An accuracy assessment of land-use/cover data revealed that Landsat MSS yielded the lowest overall accuracy (85.5%) among the datasets. It should be noted that the MSS imagery is too coarse to study the land cover of an urban environment, so the accuracy drops due to mixed pixels (Haack 1987). However, the examination of land-cover data accuracy revealed that all of the datasets met the minimum USGS total accuracy target set by Anderson et al. (1976), so the application of the rule-based post-classification refinement was found to be effective. It is important to mention here that all of the images used in this study were obtained during winter, so data from other seasons should also be considered in order to determine seasonal spectral properties as well as the land-use/cover change characteristics of a highly dynamic urban environment. Moreover, the study could not employ high-resolution images (e.g., IKONOS), which are believed to be effective for studying the urban environment. Since the provision of aerial photographs to the public is strictly prohibited in Bangladesh by the SOB, high-resolution images could be a good alternative for extending the study.
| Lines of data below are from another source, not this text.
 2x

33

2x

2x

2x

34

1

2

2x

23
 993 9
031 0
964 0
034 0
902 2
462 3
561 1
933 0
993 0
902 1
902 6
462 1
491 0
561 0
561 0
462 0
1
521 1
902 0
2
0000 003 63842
Spatial metrics analysis indicated sharp changes in the composition and configuration of green spaces, as manifested by the increases in PD and NP and the decrease in LPI. The LPI of cultivated land and vegetation was higher in 1975 than in 2005. This supports the results for land-use changes obtained from multi-temporal satellite data, and implies that the continuous disturbances that are occurring on this surface are making the green areas highly fragmented. From 1975 to 2005, COHESION decreased to 84.81% for cultivated land and to 71.82% for vegetation, suggesting a decreasing trend in physical connectivity for urban green spaces.
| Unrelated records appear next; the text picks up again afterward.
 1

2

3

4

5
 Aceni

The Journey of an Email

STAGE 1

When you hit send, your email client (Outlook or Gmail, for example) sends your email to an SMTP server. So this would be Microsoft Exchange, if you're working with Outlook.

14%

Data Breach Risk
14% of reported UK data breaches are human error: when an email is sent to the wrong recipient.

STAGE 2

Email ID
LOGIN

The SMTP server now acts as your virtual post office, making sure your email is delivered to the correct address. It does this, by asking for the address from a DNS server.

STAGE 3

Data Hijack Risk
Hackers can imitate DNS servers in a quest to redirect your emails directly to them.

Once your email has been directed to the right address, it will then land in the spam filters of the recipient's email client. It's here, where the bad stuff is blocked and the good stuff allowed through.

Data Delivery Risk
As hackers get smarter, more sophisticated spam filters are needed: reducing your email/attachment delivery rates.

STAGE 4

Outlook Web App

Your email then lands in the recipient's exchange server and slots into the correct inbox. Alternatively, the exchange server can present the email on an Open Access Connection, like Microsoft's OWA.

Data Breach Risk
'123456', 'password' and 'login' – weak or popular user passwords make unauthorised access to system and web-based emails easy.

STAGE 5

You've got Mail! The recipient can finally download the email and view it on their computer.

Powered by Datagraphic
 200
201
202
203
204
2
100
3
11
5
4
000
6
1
In conclusion, green space dynamics and spatial metrics analyses are imperative for understanding the landscape ecological conditions of urban green spaces. This study revealed that the green spaces of Greater Dhaka are decreasing over the course of time, and are also becoming highly fragmented due to the increasing pace of human activity in this region. This activity is not only causing the destruction of landscape ecological processes and services, but is also eroding the biodiversity in urban areas. Moreover, consistent landscape fragmentation can result in a poor quality of life in the urban environment. Therefore, a comprehensive green space management strategy should be implemented for Greater Dhaka that could support proper functioning of the ecosystem. As reliable and updated data are greatly lacking in Bangladesh, the green space maps produced in this study can contribute to the development of sustainable urban land-use planning decisions that target a sound and healthy urban environment.